THE migrant father of the three-year-old whose lifeless body washed up on a Turkish beach rocked the world has now been accused of being the people smuggler who captained the ill-fated boat trip to Europe.
The shocking claims made by a woman who lost two of her three children during the perilous journey were revealed by her Australian cousin to a broadcaster last night.
Zainab Abbas said Abdullah Kurdi, the father of Aylan, was the driver of the boat which capsized in the Agean Sea and had lied to the world.
Mr Kurdi has previously claimed he took over the wheel at the dinghy when the captain panicked and jumped ship into the water.
An outpouring of sympathy and support for refugees followed the photo of Aylan's body washed up on Turkish shores.
Yet some have begun to pick holes in Mr Kurdi's story, with some claiming the images were manipulated and Aylan's body had been moved in order to take a more effective photos, according to the French newspaper Le Monde.
Ms Tahseen told The Sydney Daily Telegraph her cousin told her Mr Kurdi was definitely at the wheel of the doomed boat for the entire journey.
Mrs Abbas was at the back of the boat with her two children who died Haider, 9, and Zanab, 11, while her husband Ahmed Hadi was at the front with their youngest daughter Rawan when boat flipped.
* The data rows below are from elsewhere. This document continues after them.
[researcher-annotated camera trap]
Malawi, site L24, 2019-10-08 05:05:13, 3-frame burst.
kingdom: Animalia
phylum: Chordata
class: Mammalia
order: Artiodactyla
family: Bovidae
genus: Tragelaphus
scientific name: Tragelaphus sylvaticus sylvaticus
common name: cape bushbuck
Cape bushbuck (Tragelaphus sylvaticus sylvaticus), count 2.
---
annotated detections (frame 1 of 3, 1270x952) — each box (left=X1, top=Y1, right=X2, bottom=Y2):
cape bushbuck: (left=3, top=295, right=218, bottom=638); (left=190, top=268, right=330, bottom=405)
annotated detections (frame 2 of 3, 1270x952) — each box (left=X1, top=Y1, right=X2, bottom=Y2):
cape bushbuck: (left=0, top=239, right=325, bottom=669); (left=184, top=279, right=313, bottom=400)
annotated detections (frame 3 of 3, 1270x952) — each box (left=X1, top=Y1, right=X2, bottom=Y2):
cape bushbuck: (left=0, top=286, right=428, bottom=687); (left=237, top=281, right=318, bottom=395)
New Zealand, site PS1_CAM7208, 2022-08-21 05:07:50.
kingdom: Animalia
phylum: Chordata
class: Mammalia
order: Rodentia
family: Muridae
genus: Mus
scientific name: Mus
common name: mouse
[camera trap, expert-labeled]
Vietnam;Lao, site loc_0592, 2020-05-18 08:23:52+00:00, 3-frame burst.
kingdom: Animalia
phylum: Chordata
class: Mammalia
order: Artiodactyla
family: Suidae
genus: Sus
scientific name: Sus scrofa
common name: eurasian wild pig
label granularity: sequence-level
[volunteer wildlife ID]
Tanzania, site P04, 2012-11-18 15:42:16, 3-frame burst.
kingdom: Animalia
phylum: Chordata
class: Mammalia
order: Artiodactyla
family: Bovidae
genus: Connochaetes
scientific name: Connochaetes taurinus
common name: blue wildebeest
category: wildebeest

Ms Tahseen said: “Zanab asked Abdullah Kurdi for life jackets. He gave them four but they were five. She didn’t wear a life jacket.
But Ms Abbas told her Sydney-based cousin Lara Tahseen that she paid USD 10,000 for the voyage which was captained by Aylan's father.
Ms Tahseen said: “He was a smuggler, yes, he was the one driving the boat.
She claimed another human trafficker to whom the Abbas family paid the money had told them the captain was taking his own children on the voyage.
Ms Abbas said via her cousin: He said ‘don’t worry, the captain of the boat, the driver, is going to bring his two kids and his wife.
The Iraqi mother said the boat was travelling faster than its capacity and was overcrowded with desperate refugees.
He was the one driving the boat right from the start. When they set off five minutes in he was looking left and right, worried, then he was speeding. Even his wife was screaming at him to slow down.
The family of five was told there would only be six people on the boat - but when they boarded there were 14.
Ms Abbas told her cousin: He was going crazy, like speed.
Turkish authorities have charged four men over the incident which killed at least 12 people - but Mr Kurdi was not one of them.
The devastated father denied the claims last night, saying: I lost my family, I lost my life, I lost everything, so let them say whatever they want.
Ms Abbas, her husband and their third child survived the tragedy. The bodies of their two children who perished arrived in Baghdad on Wednesday.[1]